Silicon cells have achieved a record of 32 per cent efficiency. This has been boosted by another 10 per cent using perovskite light absorber coatings, which absorb additional parts of the energy spectrum from sunlight, in a “stack”.
The team’s research, published in Nature, shows a way to identify and control defects in perovskite crystals used for these tandem cells. This used an “imaging and diffraction protocol developed at the Monash Centre for Electron Microscopy” (MCEM) said the Australian university.
Mapping the crystal structure of coatings, said lead corresponding author Professor Joanne Etheridge, Director of the MCEM, “provides exciting new insights into how device performance can be improved.”
The research team describe how they were able to control the presence of “intragrain planar defects” by tuning the chemical composition of the perovskite films in their paper, titled “The critical role of composition-dependent intragrain planar defects in the performance of MA1–xFAxPbI3 perovskite solar cells”.

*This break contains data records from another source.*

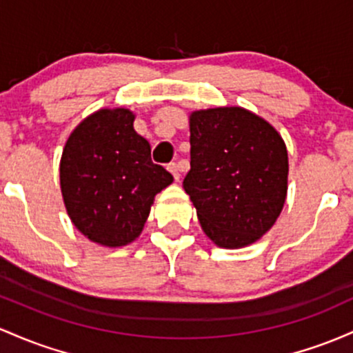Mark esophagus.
<instances>
[{"label":"esophagus","instance_id":"1","mask_svg":"<svg viewBox=\"0 0 353 353\" xmlns=\"http://www.w3.org/2000/svg\"><path fill=\"white\" fill-rule=\"evenodd\" d=\"M168 172L172 173L173 178H175L176 181L180 180V170H178V165H176V163H170V165H168Z\"/></svg>","mask_w":353,"mask_h":353}]
</instances>
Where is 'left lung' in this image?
Returning <instances> with one entry per match:
<instances>
[{
    "mask_svg": "<svg viewBox=\"0 0 353 353\" xmlns=\"http://www.w3.org/2000/svg\"><path fill=\"white\" fill-rule=\"evenodd\" d=\"M183 180L205 235L220 248L255 243L282 213L288 153L273 126L241 106L190 113Z\"/></svg>",
    "mask_w": 353,
    "mask_h": 353,
    "instance_id": "8db88e82",
    "label": "left lung"
}]
</instances>
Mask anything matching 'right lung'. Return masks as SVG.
<instances>
[{"instance_id": "1", "label": "right lung", "mask_w": 353, "mask_h": 353, "mask_svg": "<svg viewBox=\"0 0 353 353\" xmlns=\"http://www.w3.org/2000/svg\"><path fill=\"white\" fill-rule=\"evenodd\" d=\"M128 108H101L71 132L59 160V185L71 223L86 239L117 248L140 236L157 193L173 176L152 161Z\"/></svg>"}]
</instances>
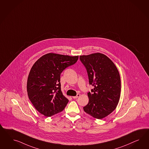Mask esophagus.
<instances>
[{
    "label": "esophagus",
    "mask_w": 149,
    "mask_h": 149,
    "mask_svg": "<svg viewBox=\"0 0 149 149\" xmlns=\"http://www.w3.org/2000/svg\"><path fill=\"white\" fill-rule=\"evenodd\" d=\"M80 94H77L76 96H74V97H72V98H74V99H77L79 97H80Z\"/></svg>",
    "instance_id": "1"
}]
</instances>
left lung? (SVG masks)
Returning a JSON list of instances; mask_svg holds the SVG:
<instances>
[{
	"label": "left lung",
	"instance_id": "obj_1",
	"mask_svg": "<svg viewBox=\"0 0 149 149\" xmlns=\"http://www.w3.org/2000/svg\"><path fill=\"white\" fill-rule=\"evenodd\" d=\"M86 68L89 83L94 88L87 95L89 102L84 107L97 119L107 117L116 108L121 93V79L115 64L106 55L95 53L80 56Z\"/></svg>",
	"mask_w": 149,
	"mask_h": 149
}]
</instances>
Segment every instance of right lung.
<instances>
[{
    "label": "right lung",
    "instance_id": "right-lung-1",
    "mask_svg": "<svg viewBox=\"0 0 149 149\" xmlns=\"http://www.w3.org/2000/svg\"><path fill=\"white\" fill-rule=\"evenodd\" d=\"M79 56L49 53L38 59L28 77L29 99L39 113L50 117L62 111L68 103L61 91V74L76 63Z\"/></svg>",
    "mask_w": 149,
    "mask_h": 149
}]
</instances>
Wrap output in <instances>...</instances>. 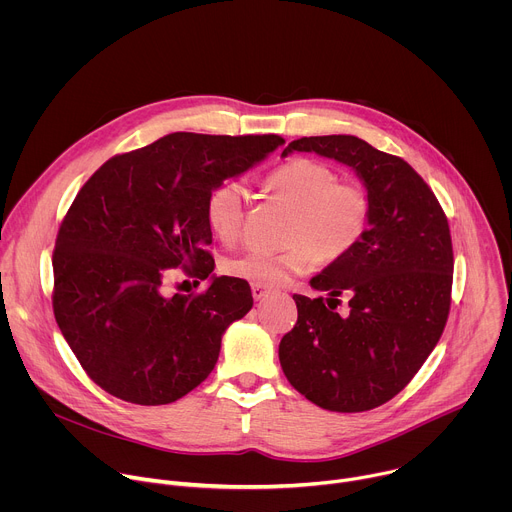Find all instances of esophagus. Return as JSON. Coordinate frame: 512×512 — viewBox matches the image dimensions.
<instances>
[{
	"label": "esophagus",
	"instance_id": "34e87169",
	"mask_svg": "<svg viewBox=\"0 0 512 512\" xmlns=\"http://www.w3.org/2000/svg\"><path fill=\"white\" fill-rule=\"evenodd\" d=\"M251 291H253V298H255V302H259V300H263L267 294H269V287H263V285H253L251 287Z\"/></svg>",
	"mask_w": 512,
	"mask_h": 512
}]
</instances>
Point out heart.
<instances>
[{"label": "heart", "instance_id": "b5f03b06", "mask_svg": "<svg viewBox=\"0 0 512 512\" xmlns=\"http://www.w3.org/2000/svg\"><path fill=\"white\" fill-rule=\"evenodd\" d=\"M265 188L289 208L283 251L251 249L225 263L229 275L251 285H281L294 275L322 263L346 257L367 233L371 202L367 192L352 182H336L334 170L314 160H291L265 178ZM247 208V188L239 180H225L206 198V221L223 243L241 237Z\"/></svg>", "mask_w": 512, "mask_h": 512}]
</instances>
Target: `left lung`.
Masks as SVG:
<instances>
[{"label":"left lung","mask_w":512,"mask_h":512,"mask_svg":"<svg viewBox=\"0 0 512 512\" xmlns=\"http://www.w3.org/2000/svg\"><path fill=\"white\" fill-rule=\"evenodd\" d=\"M294 152L348 166L367 190L371 218L360 243L310 279L322 298L294 296L298 322L279 342L289 385L328 411L358 413L393 399L440 340L448 314L454 253L448 218L401 158L354 135L291 141ZM344 293L349 312H333Z\"/></svg>","instance_id":"1"}]
</instances>
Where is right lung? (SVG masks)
<instances>
[{"instance_id": "obj_1", "label": "right lung", "mask_w": 512, "mask_h": 512, "mask_svg": "<svg viewBox=\"0 0 512 512\" xmlns=\"http://www.w3.org/2000/svg\"><path fill=\"white\" fill-rule=\"evenodd\" d=\"M279 135L170 133L105 162L60 225L54 316L87 375L117 399L174 403L214 369L223 334L253 308L251 287L216 277L206 198L263 162ZM209 279L166 297L170 268Z\"/></svg>"}]
</instances>
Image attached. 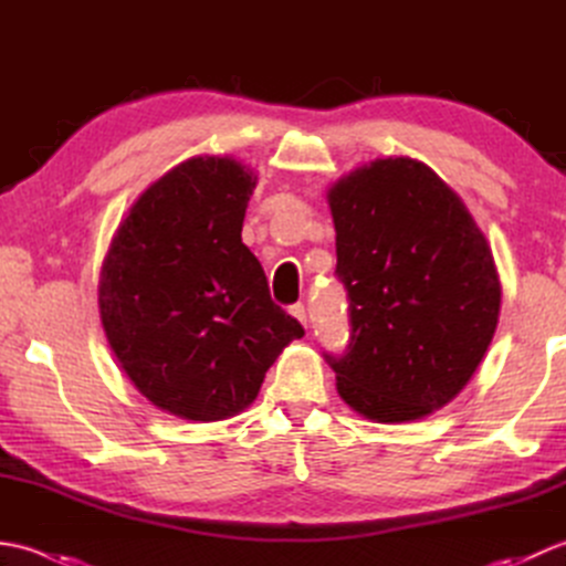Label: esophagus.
<instances>
[{"mask_svg": "<svg viewBox=\"0 0 566 566\" xmlns=\"http://www.w3.org/2000/svg\"><path fill=\"white\" fill-rule=\"evenodd\" d=\"M290 314H292L298 323H302L304 328H308V316H306V306H304V304H294V306L290 308Z\"/></svg>", "mask_w": 566, "mask_h": 566, "instance_id": "1", "label": "esophagus"}]
</instances>
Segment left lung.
Here are the masks:
<instances>
[{
	"instance_id": "8db88e82",
	"label": "left lung",
	"mask_w": 566,
	"mask_h": 566,
	"mask_svg": "<svg viewBox=\"0 0 566 566\" xmlns=\"http://www.w3.org/2000/svg\"><path fill=\"white\" fill-rule=\"evenodd\" d=\"M350 343L326 355L340 399L377 423L450 403L494 338L501 282L464 201L411 158H377L328 189Z\"/></svg>"
}]
</instances>
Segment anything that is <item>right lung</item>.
<instances>
[{
	"instance_id": "1",
	"label": "right lung",
	"mask_w": 566,
	"mask_h": 566,
	"mask_svg": "<svg viewBox=\"0 0 566 566\" xmlns=\"http://www.w3.org/2000/svg\"><path fill=\"white\" fill-rule=\"evenodd\" d=\"M255 172L199 155L153 182L118 226L99 276V316L118 365L160 411H243L302 323L270 298L240 231Z\"/></svg>"
}]
</instances>
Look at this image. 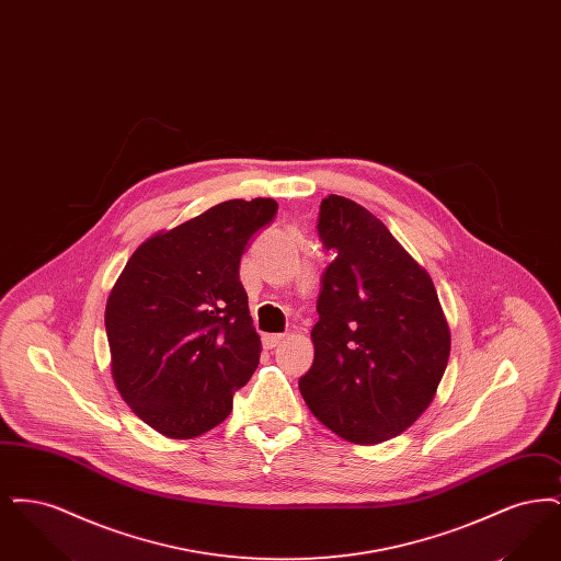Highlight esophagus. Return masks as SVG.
<instances>
[{"mask_svg": "<svg viewBox=\"0 0 561 561\" xmlns=\"http://www.w3.org/2000/svg\"><path fill=\"white\" fill-rule=\"evenodd\" d=\"M286 339H288V334H265L263 345L267 348H275L277 345H282Z\"/></svg>", "mask_w": 561, "mask_h": 561, "instance_id": "esophagus-1", "label": "esophagus"}]
</instances>
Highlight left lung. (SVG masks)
<instances>
[{"label":"left lung","instance_id":"8db88e82","mask_svg":"<svg viewBox=\"0 0 561 561\" xmlns=\"http://www.w3.org/2000/svg\"><path fill=\"white\" fill-rule=\"evenodd\" d=\"M318 233L336 259L321 277L316 359L298 387L325 427L373 446L427 410L448 366L450 328L427 271L373 213L328 195Z\"/></svg>","mask_w":561,"mask_h":561}]
</instances>
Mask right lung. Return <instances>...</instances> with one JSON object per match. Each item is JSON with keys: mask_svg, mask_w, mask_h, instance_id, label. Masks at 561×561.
<instances>
[{"mask_svg": "<svg viewBox=\"0 0 561 561\" xmlns=\"http://www.w3.org/2000/svg\"><path fill=\"white\" fill-rule=\"evenodd\" d=\"M277 202L229 199L142 241L108 294L111 373L134 414L172 439L220 425L259 366L240 282L250 238Z\"/></svg>", "mask_w": 561, "mask_h": 561, "instance_id": "obj_1", "label": "right lung"}]
</instances>
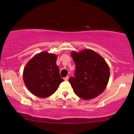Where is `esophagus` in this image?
Masks as SVG:
<instances>
[{
  "instance_id": "34e87169",
  "label": "esophagus",
  "mask_w": 134,
  "mask_h": 134,
  "mask_svg": "<svg viewBox=\"0 0 134 134\" xmlns=\"http://www.w3.org/2000/svg\"><path fill=\"white\" fill-rule=\"evenodd\" d=\"M69 79V76H66V77L64 78V80H65V81H66V80H68Z\"/></svg>"
}]
</instances>
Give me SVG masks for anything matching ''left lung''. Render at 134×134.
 <instances>
[{"label": "left lung", "mask_w": 134, "mask_h": 134, "mask_svg": "<svg viewBox=\"0 0 134 134\" xmlns=\"http://www.w3.org/2000/svg\"><path fill=\"white\" fill-rule=\"evenodd\" d=\"M71 55L76 65L74 77L69 82L75 94L80 98L89 100L103 92L110 77L109 65L98 53L85 49Z\"/></svg>", "instance_id": "1"}]
</instances>
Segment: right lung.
<instances>
[{"label": "right lung", "mask_w": 134, "mask_h": 134, "mask_svg": "<svg viewBox=\"0 0 134 134\" xmlns=\"http://www.w3.org/2000/svg\"><path fill=\"white\" fill-rule=\"evenodd\" d=\"M55 54L42 52L28 62L23 71L26 87L35 96L41 98L50 96L63 79L60 76Z\"/></svg>", "instance_id": "1"}]
</instances>
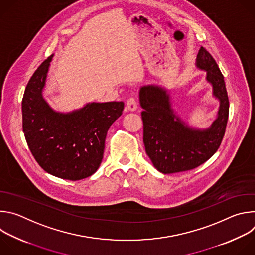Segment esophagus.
<instances>
[{
    "mask_svg": "<svg viewBox=\"0 0 255 255\" xmlns=\"http://www.w3.org/2000/svg\"><path fill=\"white\" fill-rule=\"evenodd\" d=\"M126 107H127L128 110L131 111V112L136 111L137 108H138L136 100H135L134 98H129V99L127 100V102H126Z\"/></svg>",
    "mask_w": 255,
    "mask_h": 255,
    "instance_id": "esophagus-1",
    "label": "esophagus"
}]
</instances>
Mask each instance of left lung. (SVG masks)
<instances>
[{
  "label": "left lung",
  "instance_id": "left-lung-1",
  "mask_svg": "<svg viewBox=\"0 0 255 255\" xmlns=\"http://www.w3.org/2000/svg\"><path fill=\"white\" fill-rule=\"evenodd\" d=\"M197 68L206 72L212 96L219 102L215 120L207 128H196L172 108L170 91L158 85L142 86L139 91L145 150L154 167L164 173L193 169L206 162L219 148L229 113L224 77L211 54L200 48Z\"/></svg>",
  "mask_w": 255,
  "mask_h": 255
}]
</instances>
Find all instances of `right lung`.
I'll return each mask as SVG.
<instances>
[{
	"instance_id": "1",
	"label": "right lung",
	"mask_w": 255,
	"mask_h": 255,
	"mask_svg": "<svg viewBox=\"0 0 255 255\" xmlns=\"http://www.w3.org/2000/svg\"><path fill=\"white\" fill-rule=\"evenodd\" d=\"M50 55L30 79L22 101L23 132L34 158L48 173L70 180L99 168L110 126L122 115L123 102H91L59 112L43 97Z\"/></svg>"
}]
</instances>
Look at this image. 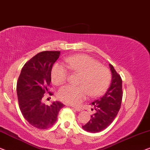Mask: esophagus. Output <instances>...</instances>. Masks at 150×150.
<instances>
[{
	"instance_id": "esophagus-1",
	"label": "esophagus",
	"mask_w": 150,
	"mask_h": 150,
	"mask_svg": "<svg viewBox=\"0 0 150 150\" xmlns=\"http://www.w3.org/2000/svg\"><path fill=\"white\" fill-rule=\"evenodd\" d=\"M73 108H74L76 111H81V109L79 108V107H73Z\"/></svg>"
}]
</instances>
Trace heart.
Segmentation results:
<instances>
[{
	"instance_id": "obj_1",
	"label": "heart",
	"mask_w": 150,
	"mask_h": 150,
	"mask_svg": "<svg viewBox=\"0 0 150 150\" xmlns=\"http://www.w3.org/2000/svg\"><path fill=\"white\" fill-rule=\"evenodd\" d=\"M65 64L71 73L80 75V77L79 86H65L58 90L57 96L63 102L72 105L79 104L88 94L92 97L103 94L111 83L110 71L87 55L69 57L65 60ZM67 68L60 63L54 64L51 77L54 84L60 86L67 81L69 77Z\"/></svg>"
}]
</instances>
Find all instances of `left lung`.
<instances>
[{"label":"left lung","mask_w":150,"mask_h":150,"mask_svg":"<svg viewBox=\"0 0 150 150\" xmlns=\"http://www.w3.org/2000/svg\"><path fill=\"white\" fill-rule=\"evenodd\" d=\"M109 67L112 73L111 85L104 95L91 103L96 112L91 115L90 121L82 126L88 132H98L108 127L117 116L121 107L123 96L122 78L111 64Z\"/></svg>","instance_id":"left-lung-1"}]
</instances>
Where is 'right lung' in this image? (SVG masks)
Here are the masks:
<instances>
[{
	"instance_id": "1",
	"label": "right lung",
	"mask_w": 150,
	"mask_h": 150,
	"mask_svg": "<svg viewBox=\"0 0 150 150\" xmlns=\"http://www.w3.org/2000/svg\"><path fill=\"white\" fill-rule=\"evenodd\" d=\"M60 54V51H45L35 55L23 67L17 83L21 112L29 124L39 129L53 126L60 109L64 106L59 101L50 105L42 101L45 93L52 95L49 92L51 71Z\"/></svg>"
}]
</instances>
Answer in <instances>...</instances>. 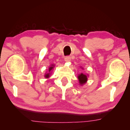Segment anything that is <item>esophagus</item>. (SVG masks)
Wrapping results in <instances>:
<instances>
[{
  "instance_id": "esophagus-1",
  "label": "esophagus",
  "mask_w": 130,
  "mask_h": 130,
  "mask_svg": "<svg viewBox=\"0 0 130 130\" xmlns=\"http://www.w3.org/2000/svg\"><path fill=\"white\" fill-rule=\"evenodd\" d=\"M70 60H71V57H70V56H67L65 57V61L66 62H70Z\"/></svg>"
}]
</instances>
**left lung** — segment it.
<instances>
[{
	"label": "left lung",
	"mask_w": 130,
	"mask_h": 130,
	"mask_svg": "<svg viewBox=\"0 0 130 130\" xmlns=\"http://www.w3.org/2000/svg\"><path fill=\"white\" fill-rule=\"evenodd\" d=\"M77 78H78L79 83L80 85H84L85 83H86L87 80V76L86 74L80 73L78 75Z\"/></svg>",
	"instance_id": "8db88e82"
}]
</instances>
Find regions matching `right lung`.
Returning a JSON list of instances; mask_svg holds the SVG:
<instances>
[{"label":"right lung","instance_id":"obj_1","mask_svg":"<svg viewBox=\"0 0 130 130\" xmlns=\"http://www.w3.org/2000/svg\"><path fill=\"white\" fill-rule=\"evenodd\" d=\"M53 68H54V65H51V67H50V68H49V71H48L49 73H46L45 75H44V77H46V78H48V77H50V72H51V70L53 69Z\"/></svg>","mask_w":130,"mask_h":130}]
</instances>
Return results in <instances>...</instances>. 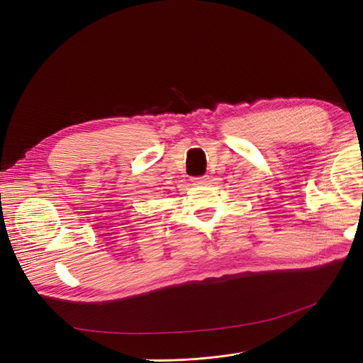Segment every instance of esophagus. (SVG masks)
Listing matches in <instances>:
<instances>
[{
  "label": "esophagus",
  "instance_id": "esophagus-1",
  "mask_svg": "<svg viewBox=\"0 0 363 363\" xmlns=\"http://www.w3.org/2000/svg\"><path fill=\"white\" fill-rule=\"evenodd\" d=\"M192 182L194 184H207L211 182V177H208V175H200V177H194Z\"/></svg>",
  "mask_w": 363,
  "mask_h": 363
}]
</instances>
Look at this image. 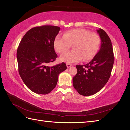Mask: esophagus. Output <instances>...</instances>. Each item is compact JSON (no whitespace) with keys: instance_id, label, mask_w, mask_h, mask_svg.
I'll use <instances>...</instances> for the list:
<instances>
[{"instance_id":"esophagus-1","label":"esophagus","mask_w":130,"mask_h":130,"mask_svg":"<svg viewBox=\"0 0 130 130\" xmlns=\"http://www.w3.org/2000/svg\"><path fill=\"white\" fill-rule=\"evenodd\" d=\"M72 66V65L71 64H66V66H67L68 68L71 67V66Z\"/></svg>"}]
</instances>
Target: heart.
Listing matches in <instances>:
<instances>
[{"mask_svg":"<svg viewBox=\"0 0 130 130\" xmlns=\"http://www.w3.org/2000/svg\"><path fill=\"white\" fill-rule=\"evenodd\" d=\"M100 38L95 32L83 29H72L65 32L64 35H57L54 41V49L58 53L68 51L73 45L74 50L62 54L60 61L66 63H75L92 59L99 48Z\"/></svg>","mask_w":130,"mask_h":130,"instance_id":"b5f03b06","label":"heart"}]
</instances>
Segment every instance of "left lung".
<instances>
[{
    "label": "left lung",
    "instance_id": "obj_1",
    "mask_svg": "<svg viewBox=\"0 0 130 130\" xmlns=\"http://www.w3.org/2000/svg\"><path fill=\"white\" fill-rule=\"evenodd\" d=\"M97 32L101 39L98 53L86 65H77L76 75L72 79L74 88L79 94L88 96L99 92L111 76L114 63L112 45L107 33L99 29Z\"/></svg>",
    "mask_w": 130,
    "mask_h": 130
}]
</instances>
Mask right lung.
I'll list each match as a JSON object with an SVG mask.
<instances>
[{
  "mask_svg": "<svg viewBox=\"0 0 130 130\" xmlns=\"http://www.w3.org/2000/svg\"><path fill=\"white\" fill-rule=\"evenodd\" d=\"M60 28L37 26L24 35L17 51L18 71L25 85L38 94L46 95L55 88L59 75L66 69L64 62L53 66L48 64L58 55L54 41Z\"/></svg>",
  "mask_w": 130,
  "mask_h": 130,
  "instance_id": "right-lung-1",
  "label": "right lung"
}]
</instances>
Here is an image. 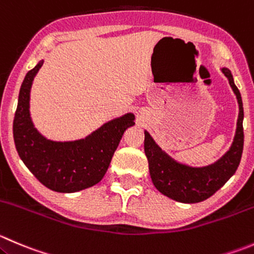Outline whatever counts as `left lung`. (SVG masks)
Masks as SVG:
<instances>
[{
  "label": "left lung",
  "mask_w": 254,
  "mask_h": 254,
  "mask_svg": "<svg viewBox=\"0 0 254 254\" xmlns=\"http://www.w3.org/2000/svg\"><path fill=\"white\" fill-rule=\"evenodd\" d=\"M222 72L228 78L238 104L237 131L232 146L217 162L206 167H190L172 160L165 154L152 140L150 134L145 131L144 150L149 161V170L152 184L162 195L171 200L184 203H196L211 197L228 181L240 165L243 151V104L241 93L233 83L232 74L227 68Z\"/></svg>",
  "instance_id": "8db88e82"
}]
</instances>
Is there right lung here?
Listing matches in <instances>:
<instances>
[{
  "label": "right lung",
  "instance_id": "obj_1",
  "mask_svg": "<svg viewBox=\"0 0 254 254\" xmlns=\"http://www.w3.org/2000/svg\"><path fill=\"white\" fill-rule=\"evenodd\" d=\"M43 64L29 70L21 85L13 119L17 152L41 184L57 192H77L94 186L104 177L123 134L134 125V115L125 114L103 125L87 139L69 142L47 140L29 118L32 80Z\"/></svg>",
  "mask_w": 254,
  "mask_h": 254
}]
</instances>
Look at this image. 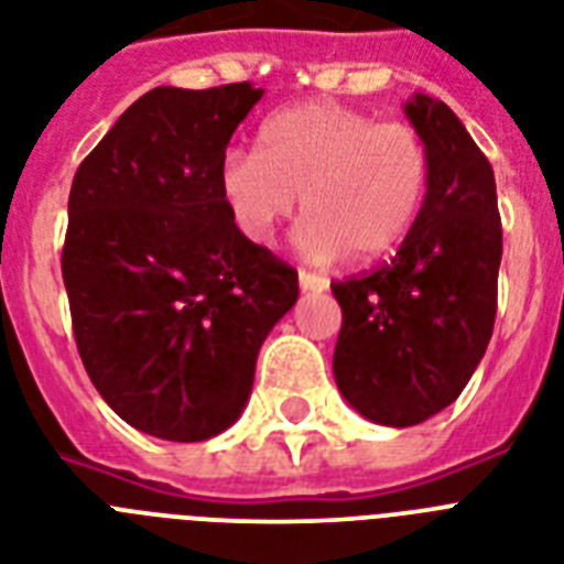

Joint lead author, Dr Mathias Rothmann, conducted part of this work during his PhD at Monash and continues research on perovskite solar cells at Oxford University.
He said the paper presents new ways to potentially improve perovskite film performance.
“For example, a blacksmith introduces defects in hot steel by hammering it, locking the defects in by quenching the steel in water, making the steel harder but less malleable as a result. In conventional silicon solar cells, however, defects are often associated with shorter charge carrier diffusion lengths and lifetimes, resulting in lower power conversion efficiencies,” he said.
“We found a similar reduction in performance with the presence of these intragrain planar defects in these perovskite solar cells. We hope that our work can make a contribution towards a fossil fuel-free future based on the abundant availability of sunlight.”